The book is called The Hunter. Originally published in 1962, it features Parker, a man who could be considered a common criminal–except for his drive and single-mindedness. What is Parker hunting single-mindedly in The Hunter? Revenge, pure and simple. The book starts in medias res with Parker walking across the George Washington Bridge into Manhattan. Who walks into Manhattan? Train, bus or cars are the preferred method of entry. But a man driven to seek revenge is who we see stalking across the bridge past the midday traffic.

And those first twenty pages are all you need to be hooked and need to follow Parker into the city. Stark has written that a man he saw determinedly walking across the bridge was his inspiration to create Parker and write The Hunter. Apparently, Cooke’s visual interpretation of Parker, including that menacing walk across the bridge, met with Starke’s approval. In fact, he gave permission for the protagonist to have the actual name Parker, something that has never happened before (notably in The Hunter movie adaptations Pointe Blank (Lee Marvin played ”Walker”) and Payback (Mel Gibson played “Porter”).
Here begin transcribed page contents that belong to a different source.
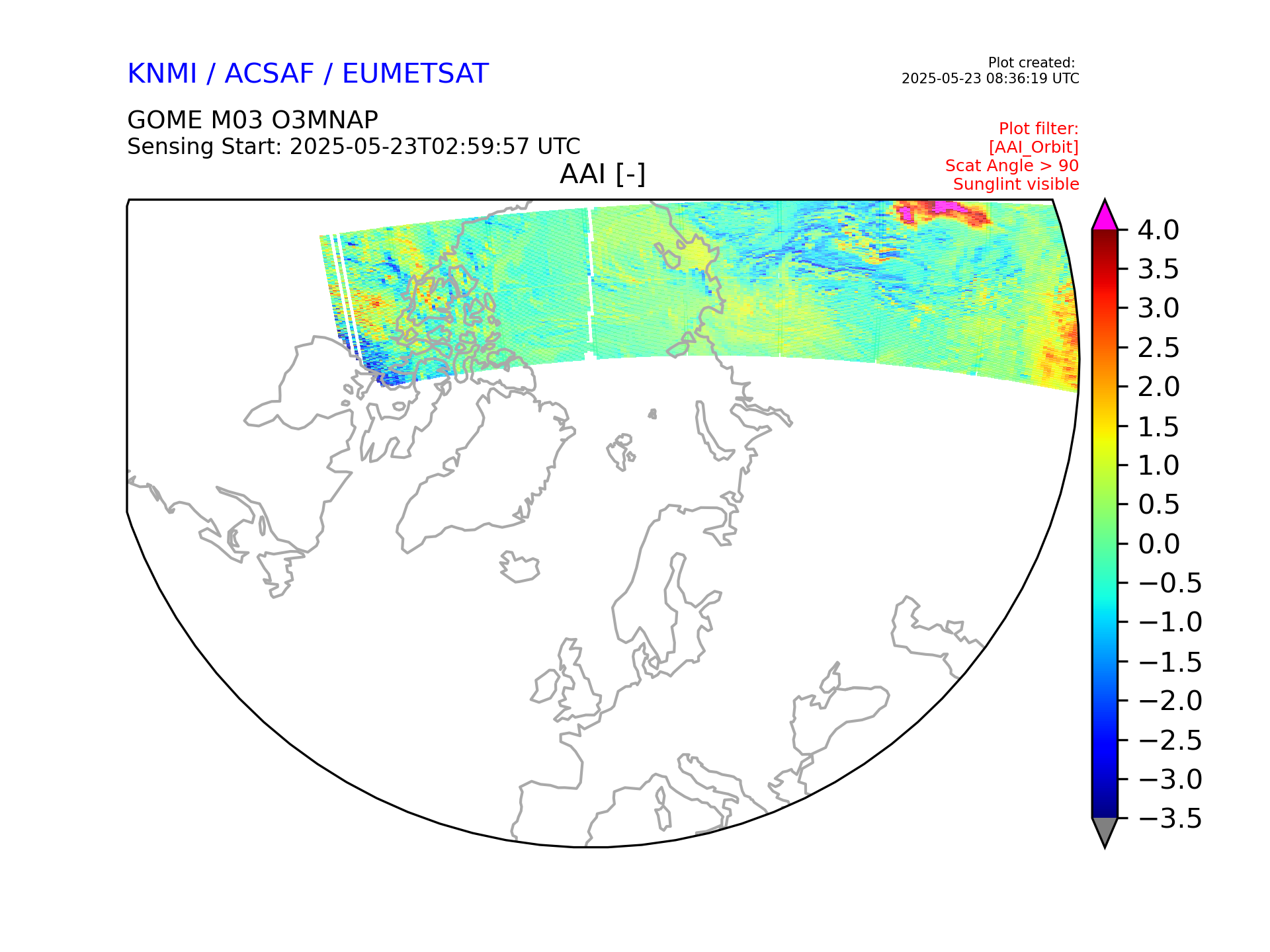 KNMI / ACSAF / EUMETSAT

Plot created:
2025-05-23 08:36:19 UTC

GOME M03 O3MNAP
Sensing Start: 2025-05-23T02:59:57 UTC

Plot filter:
[AAI_Orbit]
Scat Angle > 90
Sunglint visible

AAI [-]

4.0
3.5
3.0
2.5
2.0
1.5
1.0
0.5
0.0
−0.5
−1.0
−1.5
−2.0
−2.5
−3.0
−3.5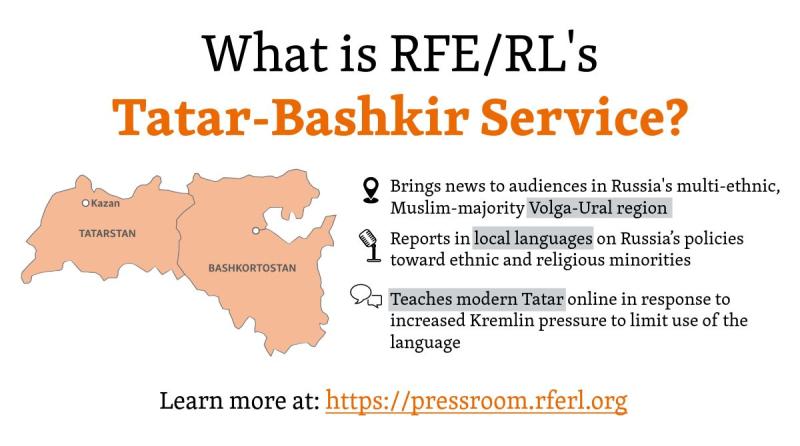 What is RFE/RL's
Tatar-Bashkir Service?

Kazan
TATARSTAN
BASHKORTOSTAN

Brings news to audiences in Russia's multi-ethnic, Muslim-majority Volga-Ural region

Reports in local languages on Russia's policies toward ethnic and religious minorities

Teaches modern Tatar online in response to increased Kremlin pressure to limit use of the language

Learn more at: https://pressroom.rferl.org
Cooke is a fan-favorite among comic book fan boys. DC appreciated his work so much they let him recreate the Silver Age of comics in DC: The New Frontier and start up their reboot of The Spirit. Cooke got his big break working for Warner Animation doing storyboards for Batman: The Animated Series and Superman: The Animated Series. His work on Catwoman is often considered the best interpretation of Batman’s sometime foe, sometime love interest.

Does $24.99 still sound too steep? Then get the book at your local comic book dealer where you have a hold/box and get your discount on it. This is one of the best books of 2009, and even though it is already 2010, it still be sitting on your shelf, ready for the multiple readings you will want to give this book. The best news? Cooke is working on three more books.